Decreased spinothalamic and dorsal column medial lemniscus-mediated function is associated with neuropathic pain after spinal cord injury

Abstract

Neuropathic pain (NP) after spinal cord injury (SCI) can significantly and negatively affect quality of life and is often refractory to currently available treatments. In order to find more effective therapeutic avenues, it would be helpful to identify the primary underlying pathophysiological mechanisms in each individual. The aim of the present study was to assess the relationship between the presence and severity of NP after SCI and measures of somatosensory function mediated via the dorsal column medial lemniscal (DCML) pathway and the spinothalamic tract (STT). Vibratory, mechanical, thermal, and pain thresholds measured in areas at and below the neurological level of injury (LOI) in persons with SCI and NP (SCI-NP, n=47) and in persons with SCI without NP (SCI-noNP, n=18) were normalized to data obtained from able-bodied pain-free control subjects (A-B, n=30). STT-mediated function at and below the LOI was significantly impaired in both SCI groups compared with A-B controls (p<0.001), but not significantly different between the two SCI groups (NP vs. no-NP).
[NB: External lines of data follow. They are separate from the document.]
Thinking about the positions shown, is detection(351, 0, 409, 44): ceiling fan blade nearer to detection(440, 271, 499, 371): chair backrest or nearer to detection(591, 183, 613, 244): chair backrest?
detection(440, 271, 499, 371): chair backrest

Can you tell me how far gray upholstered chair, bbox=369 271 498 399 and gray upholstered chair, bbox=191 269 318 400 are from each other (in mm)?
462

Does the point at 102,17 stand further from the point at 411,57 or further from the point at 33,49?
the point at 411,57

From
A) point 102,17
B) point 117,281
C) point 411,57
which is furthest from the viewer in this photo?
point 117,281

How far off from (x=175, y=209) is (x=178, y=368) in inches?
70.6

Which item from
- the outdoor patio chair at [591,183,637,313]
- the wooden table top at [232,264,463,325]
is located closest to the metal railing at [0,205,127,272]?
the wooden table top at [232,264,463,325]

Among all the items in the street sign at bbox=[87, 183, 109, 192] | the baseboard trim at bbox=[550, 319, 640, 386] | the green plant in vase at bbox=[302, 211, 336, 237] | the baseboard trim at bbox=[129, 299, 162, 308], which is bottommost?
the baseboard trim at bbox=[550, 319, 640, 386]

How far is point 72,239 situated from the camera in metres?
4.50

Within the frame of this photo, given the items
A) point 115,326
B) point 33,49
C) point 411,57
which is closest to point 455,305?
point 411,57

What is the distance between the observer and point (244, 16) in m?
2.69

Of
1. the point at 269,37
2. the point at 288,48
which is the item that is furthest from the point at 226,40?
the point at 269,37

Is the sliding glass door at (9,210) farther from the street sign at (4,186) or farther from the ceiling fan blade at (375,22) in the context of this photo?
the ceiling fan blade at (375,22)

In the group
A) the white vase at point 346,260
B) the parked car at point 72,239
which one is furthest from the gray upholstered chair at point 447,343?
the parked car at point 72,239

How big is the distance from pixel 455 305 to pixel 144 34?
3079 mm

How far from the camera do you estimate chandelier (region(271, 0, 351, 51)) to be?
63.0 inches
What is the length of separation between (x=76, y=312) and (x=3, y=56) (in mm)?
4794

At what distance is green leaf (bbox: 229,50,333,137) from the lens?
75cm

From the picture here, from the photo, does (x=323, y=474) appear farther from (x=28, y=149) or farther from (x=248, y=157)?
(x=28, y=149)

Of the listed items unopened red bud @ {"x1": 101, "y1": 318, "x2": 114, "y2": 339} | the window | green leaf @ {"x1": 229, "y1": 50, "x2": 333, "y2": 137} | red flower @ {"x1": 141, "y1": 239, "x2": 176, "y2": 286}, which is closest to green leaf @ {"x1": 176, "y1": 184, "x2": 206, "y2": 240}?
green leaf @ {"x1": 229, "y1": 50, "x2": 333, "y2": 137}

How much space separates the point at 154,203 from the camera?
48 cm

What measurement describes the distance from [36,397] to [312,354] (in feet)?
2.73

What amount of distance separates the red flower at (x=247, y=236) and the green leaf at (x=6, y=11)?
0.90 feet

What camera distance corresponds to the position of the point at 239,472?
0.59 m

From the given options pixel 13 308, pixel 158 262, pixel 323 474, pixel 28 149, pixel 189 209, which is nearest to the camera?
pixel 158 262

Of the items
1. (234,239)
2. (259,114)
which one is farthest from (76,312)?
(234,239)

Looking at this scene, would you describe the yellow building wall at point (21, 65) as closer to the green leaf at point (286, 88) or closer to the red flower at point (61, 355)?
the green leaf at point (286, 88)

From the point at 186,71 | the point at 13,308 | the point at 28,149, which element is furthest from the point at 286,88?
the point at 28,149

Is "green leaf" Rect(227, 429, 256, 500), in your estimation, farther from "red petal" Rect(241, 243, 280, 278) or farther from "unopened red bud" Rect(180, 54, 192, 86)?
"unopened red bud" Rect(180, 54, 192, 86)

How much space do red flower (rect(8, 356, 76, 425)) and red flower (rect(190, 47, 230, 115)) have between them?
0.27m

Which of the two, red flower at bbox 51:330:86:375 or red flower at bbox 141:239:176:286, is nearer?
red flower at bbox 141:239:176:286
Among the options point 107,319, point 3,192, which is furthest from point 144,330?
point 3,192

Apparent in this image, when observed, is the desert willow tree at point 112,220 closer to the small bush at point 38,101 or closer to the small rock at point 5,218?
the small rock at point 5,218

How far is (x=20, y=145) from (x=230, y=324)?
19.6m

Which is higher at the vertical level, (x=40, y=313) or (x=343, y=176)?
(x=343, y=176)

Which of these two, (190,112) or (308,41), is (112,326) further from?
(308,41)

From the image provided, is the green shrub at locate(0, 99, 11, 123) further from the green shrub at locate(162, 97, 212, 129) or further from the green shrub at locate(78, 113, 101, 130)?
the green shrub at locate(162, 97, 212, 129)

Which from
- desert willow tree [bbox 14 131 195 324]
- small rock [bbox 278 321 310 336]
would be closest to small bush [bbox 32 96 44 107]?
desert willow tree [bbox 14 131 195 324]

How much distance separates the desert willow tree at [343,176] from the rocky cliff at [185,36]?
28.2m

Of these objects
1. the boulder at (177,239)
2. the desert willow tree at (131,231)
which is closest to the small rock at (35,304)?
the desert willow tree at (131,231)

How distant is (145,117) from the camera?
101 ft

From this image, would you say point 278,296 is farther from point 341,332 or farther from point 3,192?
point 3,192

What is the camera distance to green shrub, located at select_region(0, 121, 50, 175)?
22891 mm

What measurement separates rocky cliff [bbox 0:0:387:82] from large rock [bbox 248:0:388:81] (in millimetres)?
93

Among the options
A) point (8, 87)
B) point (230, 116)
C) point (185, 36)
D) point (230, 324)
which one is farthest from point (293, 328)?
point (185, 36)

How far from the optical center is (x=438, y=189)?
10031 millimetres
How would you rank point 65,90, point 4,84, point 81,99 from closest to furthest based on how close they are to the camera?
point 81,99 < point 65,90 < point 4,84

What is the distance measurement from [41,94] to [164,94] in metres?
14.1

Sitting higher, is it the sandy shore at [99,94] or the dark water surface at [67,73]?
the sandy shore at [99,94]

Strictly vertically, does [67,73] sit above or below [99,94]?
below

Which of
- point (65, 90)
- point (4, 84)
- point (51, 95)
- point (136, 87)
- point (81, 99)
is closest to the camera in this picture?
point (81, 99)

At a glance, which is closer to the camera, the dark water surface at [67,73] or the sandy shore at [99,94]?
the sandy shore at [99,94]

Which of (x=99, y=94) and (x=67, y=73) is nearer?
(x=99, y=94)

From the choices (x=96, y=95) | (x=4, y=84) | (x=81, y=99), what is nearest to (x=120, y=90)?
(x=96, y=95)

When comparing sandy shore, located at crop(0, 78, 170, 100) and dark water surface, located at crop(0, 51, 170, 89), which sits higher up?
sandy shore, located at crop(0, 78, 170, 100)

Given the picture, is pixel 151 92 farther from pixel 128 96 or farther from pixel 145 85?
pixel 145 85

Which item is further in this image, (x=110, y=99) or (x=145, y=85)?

In contrast, the SCI-NP group had significantly greater impairment of DCML-mediated function at the LOI, as reflected by greater vibratory detection deficits (z=-3.89±0.5), compared with the SCI-noNP group (z=-1.95±0.7, p=0.034). Within the SCI-NP group, NP severity was significantly associated with increased thermal sensitivity below the LOI (r=0.50, p=0.038). Our results suggest that both impaired STT and DCML-mediated function are necessary for the development of NP after SCI. However, within the SCI-NP group, greater NP severity was associated with greater sensitivity to thermal stimuli below the LOI. This finding concurs with other studies suggesting that STT damage with some sparing is associated with NP.

Figures

FIG. 1.

Pain drawing showing the frequency of “worst” pain location in the SCI–NP participants (people with spinal cord injury and neuropathic pain; n=47).

FIG. 2.

Z–score values at the level of injury for the spinal cord injury (SCI) participants (n=65). NP, neuropathic pain.

FIG. 3.

Relationship between Neuropathic Pain Symptom Inventory (NPSI) and thermal sensitivity in the worst pain sites located below the level of injury (LOI) (n=32). ATD, average thermal detection.